**Instruksi Tugas**
Lanjutkan kutipan dokumen tentang konflik dan penyesuaian diri dalam perkawinan di bawah ini, dimulai setelah kalimat terakhirnya.

**Kutipan Dokumen**
★ ★ ★
Relasi yang diharapkan dalam sebuah perkawinan tentu saja relasi yang erat dan hangat. Tapi karena adanya perbedaan kebiasaan atau persepsi antara suami-istri, selalu ada hal-hal yang dapat menimbulkan konflik. Dalam kondisi perkawinan seperti ini, tentu sulit mendapatkan sebuah keluarga yang harmonis.
Pada dasarnya, diperlukan penyesuaian diri dalam sebuah perkawinan, yang mencakup perubahan diri sendiri dan perubahan lingkungan. Bila hanya mengharap pihak pasangan yang berubah, berarti kita belum melakukan penyesuaian.
Banyak yang bilang pertengkaran adalah bumbu dalam sebuah hubungan. Bahkan bisa menguatkan ikatan cinta. Hanya, tak semua pasangan mampu mengelola dengan baik sehingga kemarahan akan terakumulasi dan berpotensi merusak hubungan.
★ ★ ★
**Materi yang Ditampilkan**

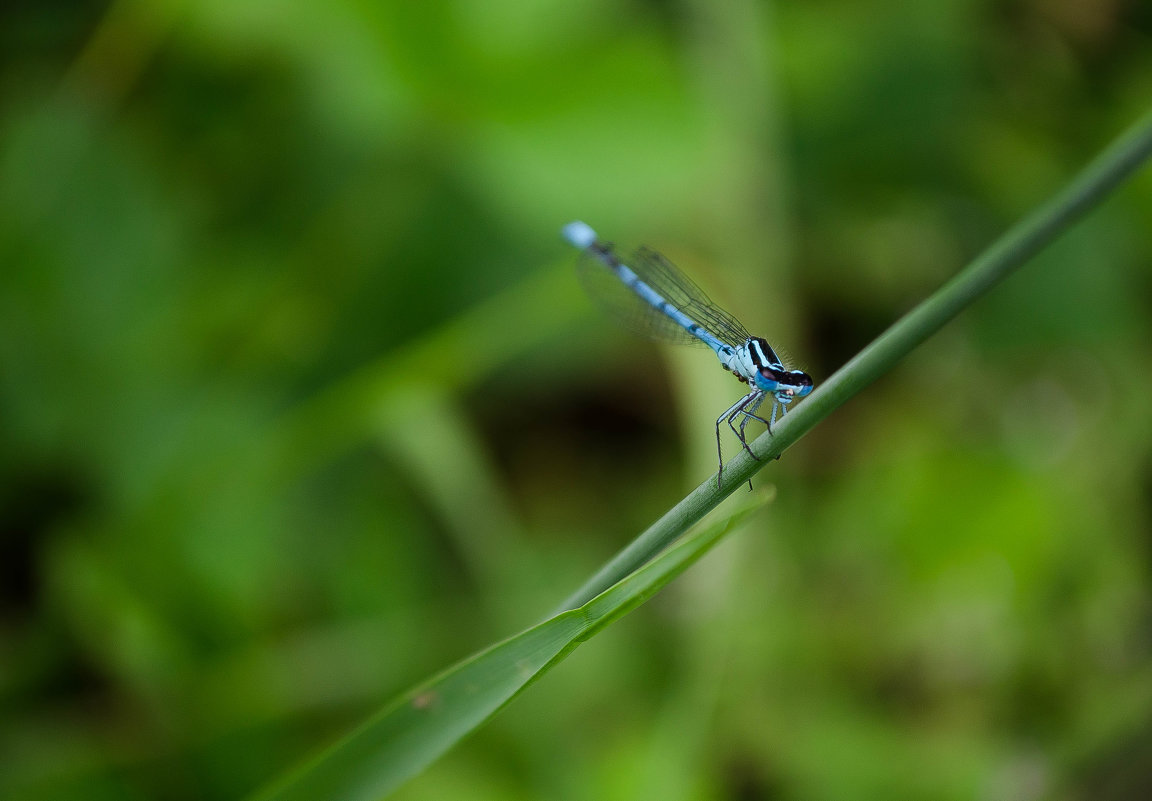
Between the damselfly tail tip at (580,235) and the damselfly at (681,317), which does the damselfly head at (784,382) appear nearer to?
★ ★ ★
**Jawaban**
D. PERCERAIAN & PERNIKAHAN KEMBALI
            Pernikahan bukanlah akhir kisah indah bak dongeng cinderella, namun dalam perjalanannya, pernikahan justru banyak menemui masalah. Menikah Kembali setelah perceraian mungkin menjadi keputusan yang membingungkan untuk diambil. Karena orang akan mencoba untuk menghindari semua kesalahan yang terjadi dalam perkawinan sebelumnya dan mereka tidak yakin mereka bisa memperbaiki masalah yang dialami. Mereka biasanya kurang percaya dalam diri mereka untuk memimpin pernikahan yang berhasil karena kegagalan lama menghantui mereka dan membuat mereka ragu-ragu untuk mengambil keputusan.
Apa yang akan mempengaruhi peluang untuk menikah setelah bercerai? Ada banyak faktor. Misalnya seorang wanita muda pun bisa memiliki kesempatan kurang dari menikah lagi jika dia memiliki beberapa anak. Ada banyak faktor seperti faktor pendidikan, pendapatan dan sosial.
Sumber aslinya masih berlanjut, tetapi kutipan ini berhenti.